Rechtbank Zeeland-West-Brabant, 20-01-2022, ECLI:NL:RBZWB:2022:155, AWB - 20 _ 7662

Gegevens

Instantie
Rechtbank Zeeland-West-Brabant
Datum uitspraak
20 januari 2022
Datum publicatie
22 februari 2022
ECLI
ECLI:NL:RBZWB:2022:155
Zaaknummer
AWB - 20 _ 7662

Inhoudsindicatie

Deze uitspraak is niet voorzien van een samenvatting.

Uitspraak

Belastingrecht, enkelvoudige kamer

Locatie: Breda

Zaaknummer BRE 20/7662

uitspraak van 20 januari 2022

Uitspraak als bedoeld in afdeling 8.2.6 van de Algemene wet bestuursrecht (Awb) in het geding tussen

[belanghebbende] , wonende te [woonplaats] ,

belanghebbende,

en

de inspecteur van de Belastingdienst,

de inspecteur.

De bestreden uitspraak op bezwaar

De uitspraak van de inspecteur van 30 juni 2020 op het bezwaar van belanghebbende tegen de aan hem voor het jaar 2018 opgelegde aanslag inkomstenbelasting en premie volksverzekeringen (IB/PVV) naar een belastbaar inkomen uit werk en woning van € 67.953 en een belastbaar inkomen uit aanmerkelijk belang van nihil ( [aanslagnummer] ).

Zitting

Het onderzoek ter zitting heeft plaatsgevonden op 9 december 2021 te Breda.
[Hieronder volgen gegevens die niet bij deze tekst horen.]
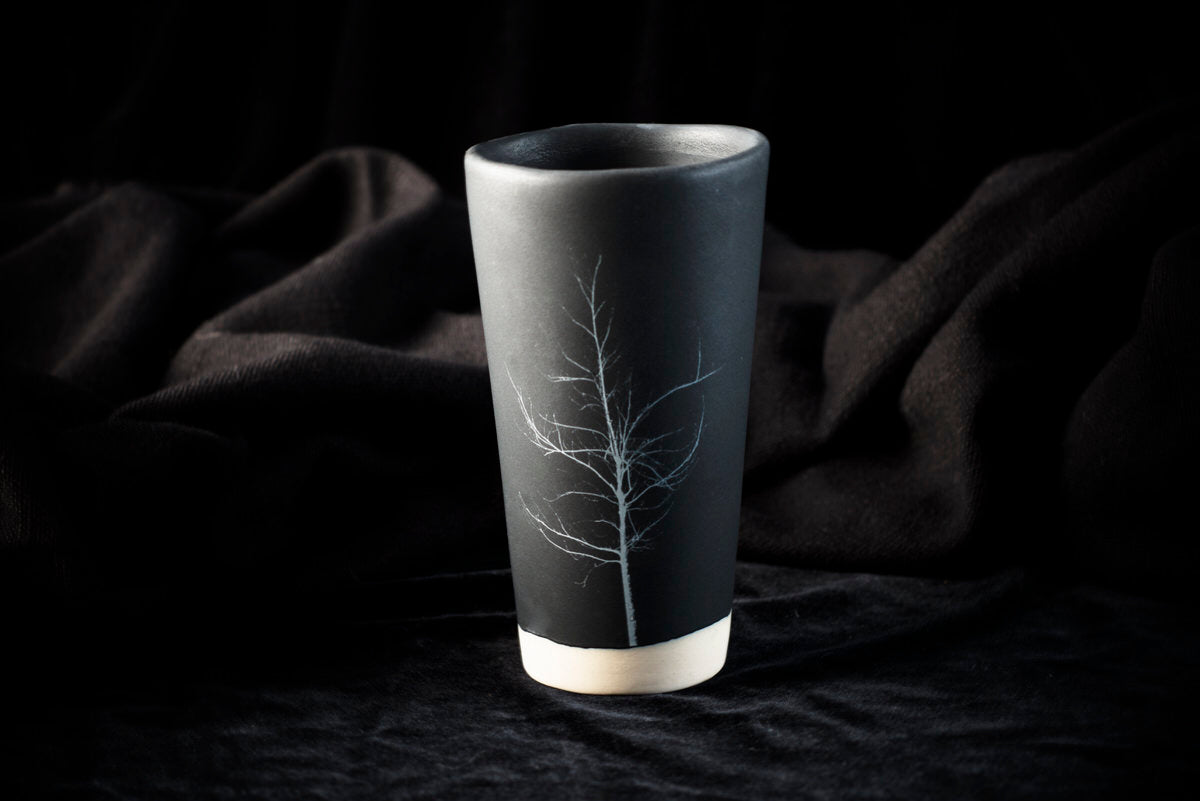 Uzturre design tumbler. Black ceramics handmade in Barcelona.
Aldaar zijn verschenen en gehoord, belanghebbende en namens de inspecteur [inspecteur 1] en [inspecteur 2] .

1 Beslissing

De rechtbank verklaart het beroep ongegrond.

2 Gronden

2.1.

Belanghebbende was beherend vennoot in de commanditaire vennootschap genaamd ‘ [bedrijfsnaam 1] ’.

2.2.

Op 12 juli 1993 heeft belanghebbende zijn vennootschapsaandeel ingebracht in een besloten vennootschap (BV) genaamd ‘ [bedrijfsnaam 2] ’ (hierna: de BV). De inbreng heeft ruisend plaatsgevonden, waarbij voor de overgedragen goodwill en de stille reserves een stamrecht van fl. 90.000 is bedongen (hierna: het stamrecht). In dat verband heeft belanghebbende met de BV een lijfrenteovereenkomst gesloten op 1 december 1993. Deze lijfrenteovereenkomst bevat onder meer de verplichting voor de BV om bij liquidatie van de BV op verzoek van belanghebbende of zijn echtgenoot de lijfrenteverplichting extern onder te brengen.

2.3.

Op 23 augustus 1999 heeft belanghebbende een overeenkomst van aandelenoverdracht gesloten. De aandelen van belanghebbende in de BV zijn op 1 september 1999 geleverd aan [naam] . In de verkoopovereenkomst is, voor zover hier van belang, het volgende bepaald:

“(…)

A. VERKOOP, KOOP EN LEVERING

Verkoper verkoopt aan koper gelijk koper van verkoper koopt: 19 aandelen in het kapitaal van de besloten vennootschap met beperkte aansprakelijkheid [bedrijfsnaam 2] . elk aandeel groot f 1.000,-, genummerd 18 t/m 35, 39 en 40 luidende deze aandelen op naam van verkoper.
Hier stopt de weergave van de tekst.